Liuu Evelyne, Canouï-Poitrine Florence, Tournigand Christophe, Laurent Marie, Caillet Philippe, Le Thuaut Aurelie, Vincent Helene, Culine Stephane, Audureau Etienne, Bastuji-Garin Sylvie, Paillaud Elena
AP-HP, hôpital Henri-Mondor, Department of Internal Medicine and Geriatrics, Onco-Geriatric Clinic, F-94010 Créteil, France.
Université Paris Est Créteil (UPEC), LIC EA 4393, F-94010 Créteil, France; AP-HP, hôpital Henri-Mondor, Department of Public Health, F-94010 Créteil, France.
J Geriatr Oncol. 2014 Jan;5(1):11-9. doi: 10.1016/j.jgo.2013.08.003. Epub 2013 Sep 16.
BACKGROUND/OBJECTIVE: G-8 screening tool showed good screening properties for identifying vulnerable elderly patients with cancer who would benefit from a comprehensive geriatric assessment (CGA). We investigated whether tumour site and metastatic status affected its accuracy.
Cross-sectional analysis of a prospective cohort study.
Geriatric-oncology clinics of two teaching hospitals in the urban area of Paris.
Patients aged 70 or over (n = 518) with breast ( n= 113), colorectal (n = 108), urinary-tract (n = 89), upper gastrointestinal/liver (n = 85), prostate (n = 69), or other cancers (n = 54).
Reference standard for diagnosing vulnerability was the presence of at least one abnormal test among the Activities of Daily Living (ADLs), Instrumental ADL, Mini-Mental State Examination, Mini Nutritional Assessment, Cumulative Illness Rating Scale-Geriatrics, Timed Get-Up-and-Go, and Mini-Geriatric Depression Scale. Sensitivity, specificity and likelihood ratios of G-8 scores ≤ 14 were compared according to tumour site and patient characteristics.
Median age was 80; 48.2% had metastases. Prevalence of vulnerability and abnormal G-8 score was 84.2% (95% confidence interval [95% CI], 81-87.3) and 79.5% (95% CI, 76-83). The G-8 was 86.9% sensitive (95% CI, 83.4-89.9) and 59.8% specific (95% CI, 48.3-70.4). G-8 performance varied significantly (all p values < 0.001) across tumour sites (sensitivity, 65.2% in prostate cancer to 95.1% in upper gastrointestinal/liver cancer; and specificity, 23.1% in colorectal cancer to 95.7% in prostate cancer) and metastatic status (sensitivity and specificity, 93.8% and 53.3% in patients with metastases vs. 79.5% and 63.3% in those without, respectively). Differences remained significant after adjustment on age and performance status.

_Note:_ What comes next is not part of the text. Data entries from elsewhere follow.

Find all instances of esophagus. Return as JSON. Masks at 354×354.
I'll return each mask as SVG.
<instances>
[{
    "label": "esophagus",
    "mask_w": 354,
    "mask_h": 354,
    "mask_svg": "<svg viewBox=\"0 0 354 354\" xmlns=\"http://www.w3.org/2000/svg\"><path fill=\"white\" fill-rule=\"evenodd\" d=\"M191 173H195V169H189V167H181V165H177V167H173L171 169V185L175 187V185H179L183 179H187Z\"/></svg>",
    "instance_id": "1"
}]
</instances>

These G-8 accuracy variations across tumour sites should be considered when using G-8 to identify elderly patients with cancer who could benefit from CGA.
背景/目的:G-8筛查工具在识别可从综合老年评估(CGA)中获益的脆弱老年癌症患者方面显示出良好的筛查特性。我们研究了肿瘤部位和转移状态是否会影响其准确性。
一项前瞻性队列研究的横断面分析。
巴黎市区两家教学医院的老年肿瘤诊所。
70岁及以上的患者(n = 518),患有乳腺癌(n = 113)、结直肠癌(n = 108)、泌尿系统癌(n = 89)、上消化道/肝癌(n = 85)、前列腺癌(n = 69)或其他癌症(n = 54)。
诊断脆弱性的参考标准是在日常生活活动(ADL)、工具性ADL、简易精神状态检查表、简易营养评估、累积疾病评定量表-老年版、计时起立行走测试和简易老年抑郁量表中至少有一项测试异常。根据肿瘤部位和患者特征比较G-8评分≤14的敏感性、特异性和似然比。
中位年龄为80岁;48.2%有转移。脆弱性患病率和G-8评分异常率分别为84.2%(95%置信区间[95%CI],81-87.3)和79.5%(95%CI,76-83)。G-8的敏感性为86.9%(95%CI,83.4-89.9),特异性为59.8%(95%CI,48.3-70.4)。G-8的性能在不同肿瘤部位(所有p值<0.001)(敏感性,前列腺癌为65.2%,上消化道/肝癌为95.1%;特异性,结直肠癌为23.1%,前列腺癌为95.7%)和转移状态(敏感性和特异性,有转移患者分别为93.8%和53.3%,无转移患者分别为79.5%和63.3%)之间有显著差异。在对年龄和性能状态进行调整后,差异仍然显著。
在使用G-8识别可从CGA中获益的老年癌症患者时,应考虑这些G-8在不同肿瘤部位的准确性差异。